At least initially, director Alexander Witt (a first-timer used to doing second unit directing) seems to infuse the film with an interesting visual style. The film has a high-tech multimedia look to it, incorporating video footage, surveillance cameras, computer screens and more to capture the feel of the film's digital source material. For a while, it works. In the end, though, Witt surrenders to it all in a fit of spastic stylistics. The final battle scene between Alice and that monstrous supersoldier with the S&M fashion sense and the mashed potatoes for a face is nothing more than an incomprehensible blur of color. I have no idea what happened in that scene. Was it two people fighting? Two monkeys humping? A badly filmed presidential debate between George Bush and John Kerry?
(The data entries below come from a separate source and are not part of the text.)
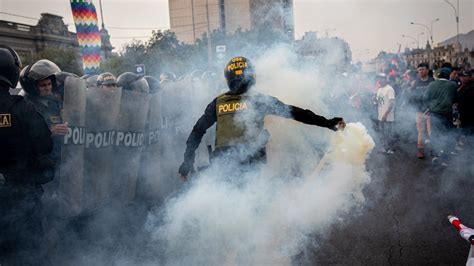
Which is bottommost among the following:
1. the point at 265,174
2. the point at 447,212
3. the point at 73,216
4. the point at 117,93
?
the point at 447,212

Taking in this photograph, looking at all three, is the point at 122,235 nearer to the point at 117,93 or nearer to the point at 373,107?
the point at 117,93

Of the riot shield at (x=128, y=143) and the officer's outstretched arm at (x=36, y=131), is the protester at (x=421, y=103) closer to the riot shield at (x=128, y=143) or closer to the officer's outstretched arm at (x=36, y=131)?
the riot shield at (x=128, y=143)

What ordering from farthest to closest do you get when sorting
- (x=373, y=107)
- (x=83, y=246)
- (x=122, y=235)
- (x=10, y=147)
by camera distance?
(x=373, y=107) < (x=122, y=235) < (x=83, y=246) < (x=10, y=147)

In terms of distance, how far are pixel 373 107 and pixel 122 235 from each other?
8.51m

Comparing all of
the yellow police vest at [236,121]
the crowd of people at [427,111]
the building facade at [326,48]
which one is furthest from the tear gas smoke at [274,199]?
the crowd of people at [427,111]

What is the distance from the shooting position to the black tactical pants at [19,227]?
9.89 feet

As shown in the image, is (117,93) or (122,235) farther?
(117,93)

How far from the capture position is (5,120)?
301 centimetres

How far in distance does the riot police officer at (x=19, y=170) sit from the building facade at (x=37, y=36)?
130 feet

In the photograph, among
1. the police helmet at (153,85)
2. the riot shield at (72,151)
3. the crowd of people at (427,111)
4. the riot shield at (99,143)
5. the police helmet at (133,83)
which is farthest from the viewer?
the crowd of people at (427,111)

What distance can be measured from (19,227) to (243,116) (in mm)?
2108

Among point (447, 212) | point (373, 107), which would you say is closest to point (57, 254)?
point (447, 212)

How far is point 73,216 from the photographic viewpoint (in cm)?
466

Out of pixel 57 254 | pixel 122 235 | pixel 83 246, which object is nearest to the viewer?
pixel 57 254
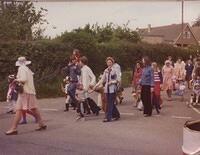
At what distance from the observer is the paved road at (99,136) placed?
457 inches

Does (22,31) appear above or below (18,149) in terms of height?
above

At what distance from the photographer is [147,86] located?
17.4 metres

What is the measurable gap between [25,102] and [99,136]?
1844mm

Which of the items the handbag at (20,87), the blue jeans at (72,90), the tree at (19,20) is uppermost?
the tree at (19,20)

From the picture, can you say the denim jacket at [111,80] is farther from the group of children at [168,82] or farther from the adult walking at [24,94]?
the adult walking at [24,94]

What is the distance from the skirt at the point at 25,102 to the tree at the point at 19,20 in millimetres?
15989

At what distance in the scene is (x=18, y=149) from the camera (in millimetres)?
11727

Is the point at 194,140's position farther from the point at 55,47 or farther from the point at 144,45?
the point at 144,45

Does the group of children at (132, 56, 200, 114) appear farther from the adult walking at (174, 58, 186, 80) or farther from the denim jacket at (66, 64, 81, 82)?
the denim jacket at (66, 64, 81, 82)

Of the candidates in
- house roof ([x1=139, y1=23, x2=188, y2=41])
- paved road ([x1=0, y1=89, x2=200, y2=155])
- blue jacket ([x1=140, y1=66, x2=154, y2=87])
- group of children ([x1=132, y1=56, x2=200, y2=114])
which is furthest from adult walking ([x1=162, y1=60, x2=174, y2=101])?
house roof ([x1=139, y1=23, x2=188, y2=41])

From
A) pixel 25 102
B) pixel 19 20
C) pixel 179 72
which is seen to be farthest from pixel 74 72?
pixel 19 20

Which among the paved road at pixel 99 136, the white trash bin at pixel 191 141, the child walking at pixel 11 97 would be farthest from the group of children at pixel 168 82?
the white trash bin at pixel 191 141

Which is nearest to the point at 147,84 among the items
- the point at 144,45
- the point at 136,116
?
the point at 136,116

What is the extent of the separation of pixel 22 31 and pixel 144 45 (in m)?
15.7
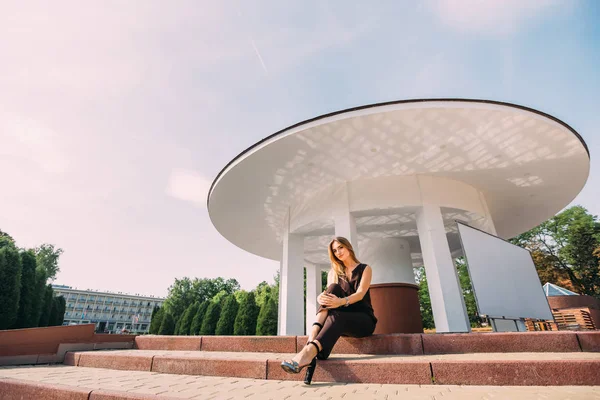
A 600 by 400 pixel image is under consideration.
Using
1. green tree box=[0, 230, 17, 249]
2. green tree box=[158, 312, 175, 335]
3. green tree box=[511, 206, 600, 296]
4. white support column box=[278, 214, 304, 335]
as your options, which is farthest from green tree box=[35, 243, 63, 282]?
green tree box=[511, 206, 600, 296]

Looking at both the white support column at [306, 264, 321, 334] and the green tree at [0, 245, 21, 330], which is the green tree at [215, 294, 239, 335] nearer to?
the white support column at [306, 264, 321, 334]

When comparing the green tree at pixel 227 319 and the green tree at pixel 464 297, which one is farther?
the green tree at pixel 464 297

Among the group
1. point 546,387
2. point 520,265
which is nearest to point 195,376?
point 546,387

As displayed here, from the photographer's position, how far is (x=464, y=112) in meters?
6.78

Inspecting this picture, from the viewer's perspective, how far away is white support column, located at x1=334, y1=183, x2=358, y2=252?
914 centimetres

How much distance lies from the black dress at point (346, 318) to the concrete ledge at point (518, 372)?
908 millimetres

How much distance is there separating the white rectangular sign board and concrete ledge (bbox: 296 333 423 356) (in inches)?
185

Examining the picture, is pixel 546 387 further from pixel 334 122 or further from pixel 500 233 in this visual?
pixel 500 233

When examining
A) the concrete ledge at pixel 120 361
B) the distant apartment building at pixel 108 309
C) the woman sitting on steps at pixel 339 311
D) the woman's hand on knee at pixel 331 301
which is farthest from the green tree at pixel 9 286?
the distant apartment building at pixel 108 309

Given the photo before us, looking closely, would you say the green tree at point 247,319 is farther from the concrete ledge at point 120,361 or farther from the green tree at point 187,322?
the concrete ledge at point 120,361

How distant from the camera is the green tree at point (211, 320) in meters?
22.8

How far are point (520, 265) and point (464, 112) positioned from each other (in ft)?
18.6

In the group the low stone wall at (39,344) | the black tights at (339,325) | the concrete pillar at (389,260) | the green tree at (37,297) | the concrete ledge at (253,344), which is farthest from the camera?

Your guess is as good as mine.
Diehard fans of the video game series might get a small thrill or two out of seeing assorted locations, characters and beasties that they recognize. Those looking for a solid horror movie (or even the guilty, adrenaline-driven pleasure of the first flick), however, will get nothing more than a headache in exchange for pumping eight dollars in quarters into the box office.